#### Seçilmiş bölüm:
····················
'360 Derece'de bu hafta

“Yahudisiz pazar, tuzsuz çorbaya benzer”(Arap Atasözü)

Doç. Dr. Nuh Arslantaş, Yahudilerle Müslümanların tarih içindeki ortak yaşamını ve birbirlerinden etkileşimlerini anlatmaya devam ediyor

Doç. Dr. Nuh ARSLANTAŞ Şalom
15 Eylül 2010 Çarşamba

İslâm dünyasının ilk üç asrı (miladi VIII-X. asırlar), sosyo-kültürel ve iktisadî açıdan muazzam bir canlılığa şahit olmuştur. Yaygın bir şehirleşmenin, para ekonomisine dayalı canlı bir ticarî hayat ve yoğun nüfus hareketlerinin yaşandığı bu dönemde yeni kurulan şehirlere başlayan akınla İslâm toplumuyla bütünleşmeye başlayan Yahudiler, birkaç nesil sonra şehirlerdeki yeni imkânlar sayesinden toplumsal bir dönüşüm de yaşamıştır. Mesleki gettoların olmaması sebebiyle başta ticaret olmak üzere istedikleri mesleklerde rahatça faaliyet göstermiş, İslâm toplumuna tam anlamıyla entegrasyonlarına paralel olarak değişik iş kollarına yönelmiş, bazılarında da sadece onlar söz sahibi olmuşlardı. Yahudilerin Talmudik dönemden beri süregelen kırsal kültürden şehir kültürüne geçişi de bu asırlarda gerçekleşmiştir. Bugünkü dünya ekonomisi, siyaseti ve kültürel hayatındaki Yahudi katkısında, bu dönemlerde kazanılan bilgi ve tecrübenin azımsanmayacak bir katkısının olduğunu söylemek mümkündür.
····················
#### Veri listesi:
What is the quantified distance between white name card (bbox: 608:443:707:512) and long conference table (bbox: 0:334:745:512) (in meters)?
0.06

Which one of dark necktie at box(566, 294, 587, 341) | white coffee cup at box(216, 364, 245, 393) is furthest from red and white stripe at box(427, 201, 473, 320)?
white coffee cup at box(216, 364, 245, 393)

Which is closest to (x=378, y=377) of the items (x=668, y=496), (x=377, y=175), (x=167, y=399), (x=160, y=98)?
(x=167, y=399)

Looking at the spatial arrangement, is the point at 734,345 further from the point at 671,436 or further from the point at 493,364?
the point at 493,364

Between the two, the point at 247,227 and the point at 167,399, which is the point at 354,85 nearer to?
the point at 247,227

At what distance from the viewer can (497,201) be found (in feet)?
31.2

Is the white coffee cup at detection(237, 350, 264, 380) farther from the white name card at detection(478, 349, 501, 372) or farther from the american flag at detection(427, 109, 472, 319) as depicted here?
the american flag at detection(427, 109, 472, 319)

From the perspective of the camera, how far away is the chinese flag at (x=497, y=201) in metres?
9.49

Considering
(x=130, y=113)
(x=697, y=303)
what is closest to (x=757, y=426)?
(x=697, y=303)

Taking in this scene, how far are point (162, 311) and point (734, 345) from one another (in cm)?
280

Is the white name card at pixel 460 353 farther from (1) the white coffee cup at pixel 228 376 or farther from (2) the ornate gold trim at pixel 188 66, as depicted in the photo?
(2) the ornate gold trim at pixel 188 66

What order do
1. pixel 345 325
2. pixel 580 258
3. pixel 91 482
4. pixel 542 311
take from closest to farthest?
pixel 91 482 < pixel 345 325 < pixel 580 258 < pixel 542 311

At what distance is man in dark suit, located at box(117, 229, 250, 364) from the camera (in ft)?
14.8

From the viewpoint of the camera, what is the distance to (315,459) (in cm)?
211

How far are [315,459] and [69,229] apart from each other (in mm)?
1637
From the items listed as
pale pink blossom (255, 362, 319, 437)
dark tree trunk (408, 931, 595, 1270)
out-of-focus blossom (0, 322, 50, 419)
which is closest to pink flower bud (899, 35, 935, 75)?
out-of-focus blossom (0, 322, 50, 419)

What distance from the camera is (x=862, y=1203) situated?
····················
#### Yapılacak işler:
1. İslâm dünyasının ilk üç asrındaki Yahudileri anlatan metni iki cümlede özetleyin.
2. İslâm dünyasındaki Yahudilerin toplumsal dönüşümünü anlatan metni son cümlesinden sonra birkaç cümleyle genişletin.
Kayıtların burada hiçbir işlevi yoktur.

#### Yanıtlar:
1. İslâm dünyasının ilk üç asrında şehirleşme, para ekonomisine dayalı canlı ticaret ve yoğun nüfus hareketleri yaşanmış, yeni kurulan şehirlere gelen Yahudiler İslâm toplumuyla bütünleşmiştir. Mesleki gettolar olmadığından başta ticaret olmak üzere istedikleri mesleklerde çalışan Yahudiler, kırsal kültürden şehir kültürüne de bu asırlarda geçmiş ve o dönemde edindikleri bilgi ve tecrübenin bugünkü Yahudi katkısında azımsanmayacak bir payı olmuştur.

2.
İslâm şehirlerinin ekonomik ve kültürel merkezler haline dönüşmesiyle beraber Yahudiler, İslâm medeniyetine dahil olmakla kalmamış, bu yeni medeniyetin etkisiyle yeni bir Yahudi kültürü de ortaya koymuştur. İslâm hakimiyetinden önce Yahudiler Helenizmden fazlasıyla etkilenseler de putperest bir topluluğun mahsulü gördükleri için Helen bilim ve medeniyetinden ‘bozulmamak ve kaybolmamak için uzak durmayı’ tercih etmişlerdi. Ancak İslam medeniyetine tavırları farklı olmuştur. Ortaçağ dünyasına her manada hakim olan bu medeniyetten kendi istekleri ile verimli bir kazanç sağlarken, bağımsızlık ve bütünlüğünü Yunan-Helen medeniyetinden daha iyi koruyabildikleri için bu medeniyetle (İslâm medeniyeti) başka hiçbir medeniyetle olmadığı kadar çok yakın ve verimli bir birliktelik yaşamışlardır.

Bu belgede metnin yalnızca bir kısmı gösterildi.